Textauszug ::
Proteste nehmen zu

Athen: Premier mit Rücken zur Wand

Griechenlands Ministerpräsident Papandreou strebt nach seiner geplanten Kabinettsumbildung eine rasche Vertrauensabstimmung im Parlament an. Er spürt mittlerweile aber auch verstärkten Widerstand aus den eigenen Reihen gegen seine Sparpolitik. Und auch die massiven Proteste haben wieder gezeigt, dass die Griechen die harten Sparpläne nicht hinnehmen wollen.

Mittagsjournal, 16.06.2011

Situation immer dramatischer

Beinah schon stündlich wird die Situation in Griechenland dramatischer. Während die anderen EU-Mitglieder intensiv um ein weiteres Rettungspaket ringen, steht die griechische Regierung buchstäblich mit dem Rücken zur Wand. Die massiven Proteste gestern haben wieder gezeigt, dass die Griechen die harten Sparpläne nicht hinnehmen wollen. Regierungschef Papandreou will heute sein Kabinett umbilden, weil er auch innerhalb der Regierung Vertrauen verloren hat.

Regierungsmannschaft auswechseln

Es ist ein Tag des Abwartens in Griechenland - wie wird die neue Regierung nun aussehen - das ist die große Frage. Der sozialistische Ministerpräsident Giorgios Papandreou hat klar gemacht, dass eine Regierung der Nationalen Einheit gemeinsam mit der konservativen Opposition nicht stattfinden wird: "Die Konservativen haben Forderungen gestellt, die wir nicht erfüllen können, nämlich Neuverhandlungen was das Sparprogramm der Regierung betrifft". Also wird Papandreou innerhalb seiner Partei wohl umschichten.

Übungsmaterial ::

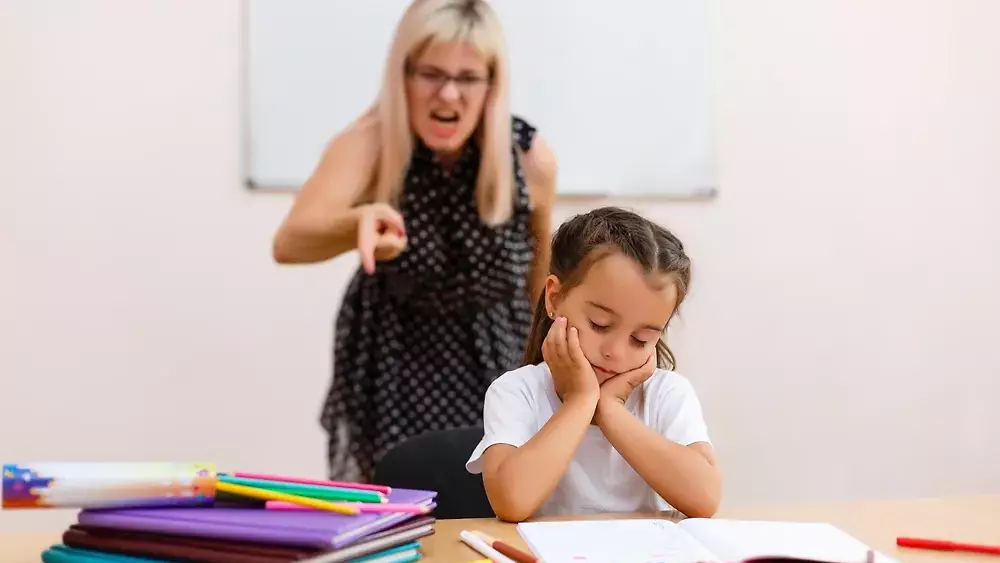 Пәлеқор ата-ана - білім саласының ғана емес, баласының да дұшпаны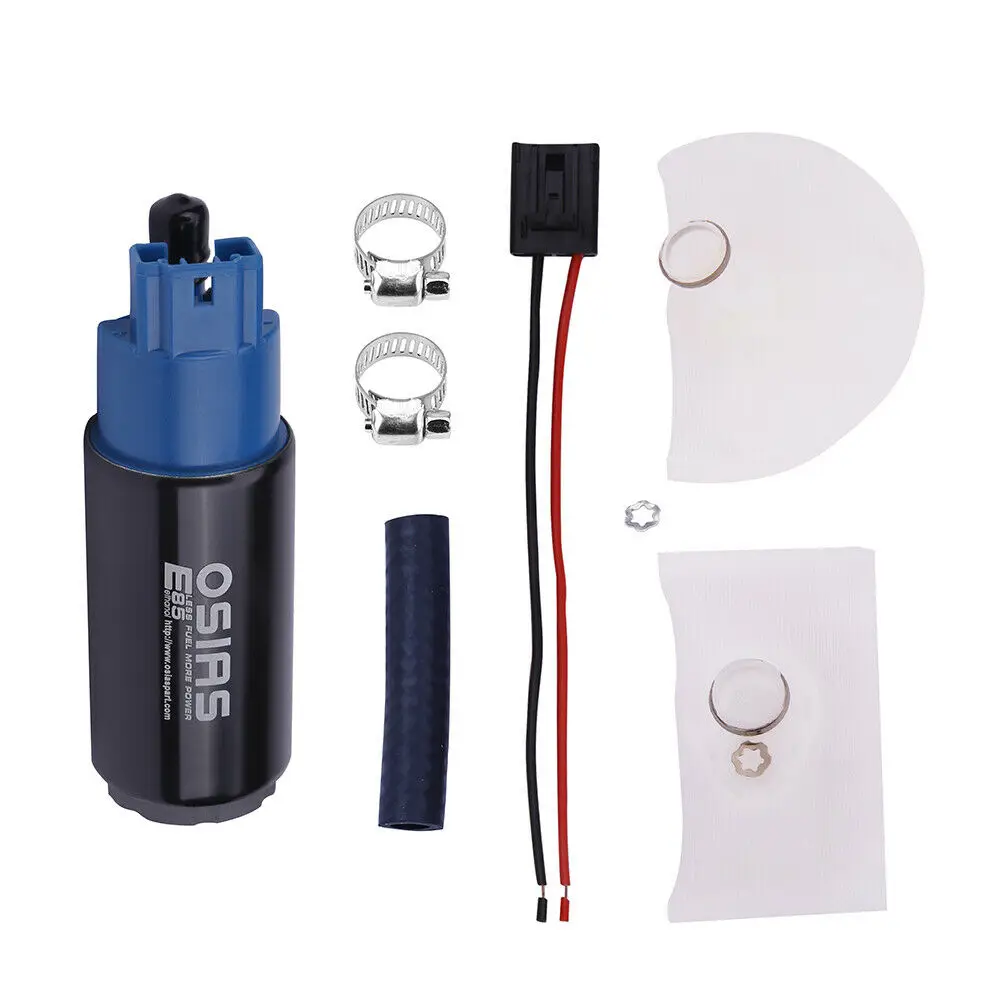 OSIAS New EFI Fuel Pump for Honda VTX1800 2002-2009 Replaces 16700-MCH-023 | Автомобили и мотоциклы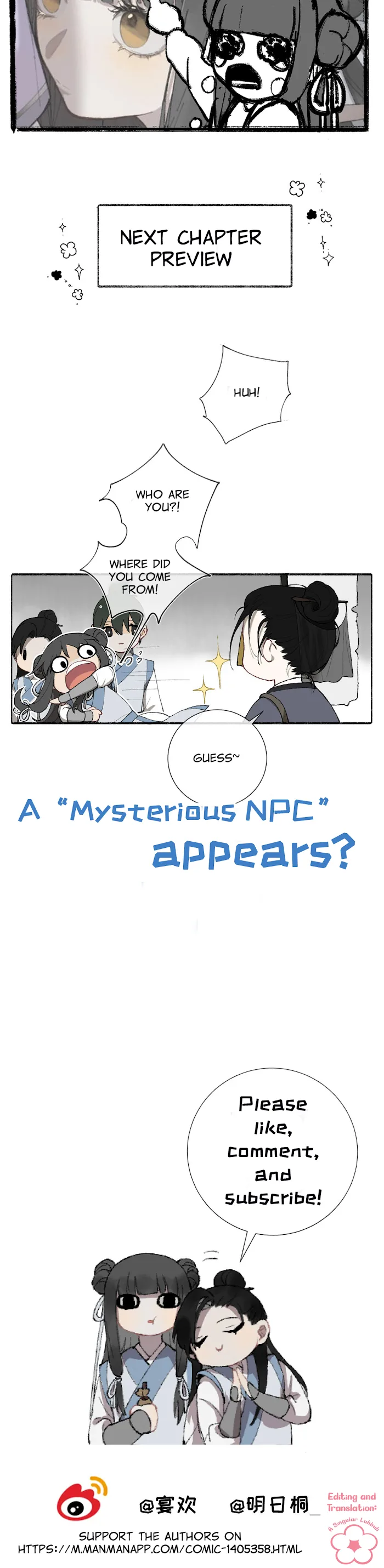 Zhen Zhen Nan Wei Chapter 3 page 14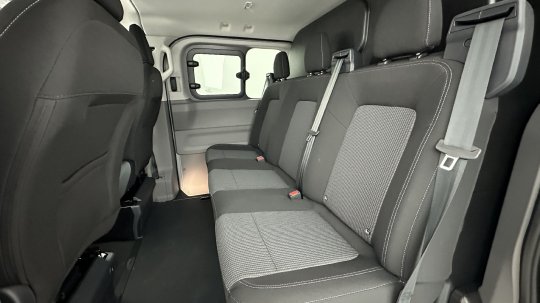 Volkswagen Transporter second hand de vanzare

Arbeitsauftrag A ::
Fasse den Textauszug über die Lage in Griechenland in genau zwei Sätzen zusammen.
Arbeitsauftrag B ::
Erkläre mithilfe des Textauszugs in höchstens zwei Sätzen, warum Papandreou eine Regierung der Nationalen Einheit mit der konservativen Opposition ausschließt.

Erwartete Antwort A ::
Der griechische Ministerpräsident Papandreou will sein Kabinett umbilden, weil er auch innerhalb der Regierung Vertrauen verloren hat, und strebt danach eine rasche Vertrauensabstimmung im Parlament an. Zugleich wächst in den eigenen Reihen der Widerstand gegen seine Sparpolitik, und massive Proteste zeigen, dass die Griechen die harten Sparpläne nicht hinnehmen wollen, während die anderen EU-Mitglieder um ein weiteres Rettungspaket ringen.

Erwartete Antwort B ::
Papandreou schließt eine solche Regierung aus, weil die Konservativen Forderungen gestellt haben, die seine Regierung nicht erfüllen kann. Sie verlangen nämlich Neuverhandlungen über das Sparprogramm der Regierung.